Holding a 68-61 lead with 9:31 to play, here’s what happened consecutively over the next three minutes:
· The above Tatum steal and layup
· Brown three
· Horford three
· Smart three
· Brown dunk
· Smart and-1 layup
· White three
It was a 19-12 sequence in the flash of an eye that pushed Boston’s lead to 14 points. The Celtics added 13 more points to put up a 40-point third quarter.
This was one of Boston’s more dominant stretches of offensive basketball in recent weeks. And it led directly to the Celtics blowing out the Kings.
8. Joe Mazzulla treated this one like a playoff game. During the competitive portion of the game, Mazzulla played only eight players. He went with a starting group of Al Horford, Jayson Tatum, Jaylen Brown, Derrick White and Marcus Smart. The three guys who saw minutes off the bench were Rob Williams, Grant Williams and Malcolm Brogdon.
That’s Boston’s top-eight guys. With all the respect in the world for the other players who have contributed this season, those are the eight guys who will decide the Celtics season. It’s time to trust them to bring the important games home.
We’ll see if Rob Williams coming off the bench is a thing, or just a minutes and role thing as he makes his way back from the hamstring injury. But this rotation alignment offered Boston a nice balance that they’ve seemingly been missing at times this season.
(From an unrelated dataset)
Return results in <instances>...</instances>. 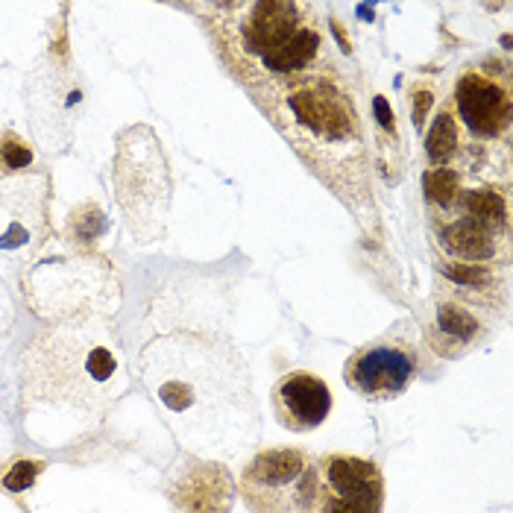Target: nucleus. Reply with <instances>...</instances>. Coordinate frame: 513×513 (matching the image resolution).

Mazzulla also made adjustments throughout the game and going into the game. The first was a focus on getting Tatum touches in the post. The second was an increased emphasis on spacing and getting into the paint. The third was adjusting the defense against Domantas Sabonis.
With the benefit of a day to practice before the game, and a chance to gameplan, we may have gotten a glimpse at Mazzulla making plans before the game and in-game adjustments. That’s something that will be necessary in the playoffs, and it’s good to see it in action with only a couple off weeks to go in the regular season.
9. Sometimes a single play jumps out as the “Oh, they’re winning this game” play. Grant Williams delivered it early in the fourth quarter:
Grant is getting this ball, or no one is. Look at the end of the clip at how fired up the Boston bench is. These are the plays where you can tell guys are playing for something bigger and something more than just themselves.
10. It was a good trip. Now the Celtics are back to Boston. Six of the final nine games are at home for the Celtics. They are healthy again, with Payton Pritchard likely to return back in Boston to bring the team to full health.
It’s been bumpy and uneven, but everything is still there to play for with two-ish weeks to go in the regular season. Let’s see if a corner has been turned when the Celtics get back to work on Friday against the Indiana Pacers.